Stored data entries:
Segment Open
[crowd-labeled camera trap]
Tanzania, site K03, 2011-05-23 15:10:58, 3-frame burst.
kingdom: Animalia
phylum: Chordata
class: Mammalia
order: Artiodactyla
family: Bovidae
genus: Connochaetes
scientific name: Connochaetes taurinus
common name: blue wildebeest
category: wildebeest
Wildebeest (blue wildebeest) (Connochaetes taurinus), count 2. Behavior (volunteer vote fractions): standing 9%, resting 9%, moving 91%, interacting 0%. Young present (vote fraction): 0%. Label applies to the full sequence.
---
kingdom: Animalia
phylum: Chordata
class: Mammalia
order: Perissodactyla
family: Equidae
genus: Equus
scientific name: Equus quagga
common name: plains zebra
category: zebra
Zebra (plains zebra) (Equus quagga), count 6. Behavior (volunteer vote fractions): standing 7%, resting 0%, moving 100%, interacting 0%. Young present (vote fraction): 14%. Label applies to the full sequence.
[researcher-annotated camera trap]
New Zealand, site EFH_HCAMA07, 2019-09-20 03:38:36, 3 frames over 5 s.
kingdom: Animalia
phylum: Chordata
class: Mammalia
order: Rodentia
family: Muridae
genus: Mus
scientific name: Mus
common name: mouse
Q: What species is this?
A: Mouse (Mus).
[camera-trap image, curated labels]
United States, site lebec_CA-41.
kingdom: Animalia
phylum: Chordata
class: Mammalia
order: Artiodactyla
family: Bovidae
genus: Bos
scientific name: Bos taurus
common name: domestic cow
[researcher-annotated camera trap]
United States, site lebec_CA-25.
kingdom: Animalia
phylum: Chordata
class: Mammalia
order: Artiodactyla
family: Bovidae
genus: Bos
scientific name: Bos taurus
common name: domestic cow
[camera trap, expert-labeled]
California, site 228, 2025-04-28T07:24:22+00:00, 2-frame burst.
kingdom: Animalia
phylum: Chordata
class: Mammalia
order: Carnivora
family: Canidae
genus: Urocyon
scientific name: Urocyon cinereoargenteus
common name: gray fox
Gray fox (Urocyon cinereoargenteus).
Segment Closed
EXERCISE PROMPT: Give all of the lines above again, exactly as they are.

WRITTEN SOLUTION:
[crowd-labeled camera trap]
Tanzania, site K03, 2011-05-23 15:10:58, 3-frame burst.
kingdom: Animalia
phylum: Chordata
class: Mammalia
order: Artiodactyla
family: Bovidae
genus: Connochaetes
scientific name: Connochaetes taurinus
common name: blue wildebeest
category: wildebeest
Wildebeest (blue wildebeest) (Connochaetes taurinus), count 2. Behavior (volunteer vote fractions): standing 9%, resting 9%, moving 91%, interacting 0%. Young present (vote fraction): 0%. Label applies to the full sequence.
---
kingdom: Animalia
phylum: Chordata
class: Mammalia
order: Perissodactyla
family: Equidae
genus: Equus
scientific name: Equus quagga
common name: plains zebra
category: zebra
Zebra (plains zebra) (Equus quagga), count 6. Behavior (volunteer vote fractions): standing 7%, resting 0%, moving 100%, interacting 0%. Young present (vote fraction): 14%. Label applies to the full sequence.
[researcher-annotated camera trap]
New Zealand, site EFH_HCAMA07, 2019-09-20 03:38:36, 3 frames over 5 s.
kingdom: Animalia
phylum: Chordata
class: Mammalia
order: Rodentia
family: Muridae
genus: Mus
scientific name: Mus
common name: mouse
Q: What species is this?
A: Mouse (Mus).
[camera-trap image, curated labels]
United States, site lebec_CA-41.
kingdom: Animalia
phylum: Chordata
class: Mammalia
order: Artiodactyla
family: Bovidae
genus: Bos
scientific name: Bos taurus
common name: domestic cow
[researcher-annotated camera trap]
United States, site lebec_CA-25.
kingdom: Animalia
phylum: Chordata
class: Mammalia
order: Artiodactyla
family: Bovidae
genus: Bos
scientific name: Bos taurus
common name: domestic cow
[camera trap, expert-labeled]
California, site 228, 2025-04-28T07:24:22+00:00, 2-frame burst.
kingdom: Animalia
phylum: Chordata
class: Mammalia
order: Carnivora
family: Canidae
genus: Urocyon
scientific name: Urocyon cinereoargenteus
common name: gray fox
Gray fox (Urocyon cinereoargenteus).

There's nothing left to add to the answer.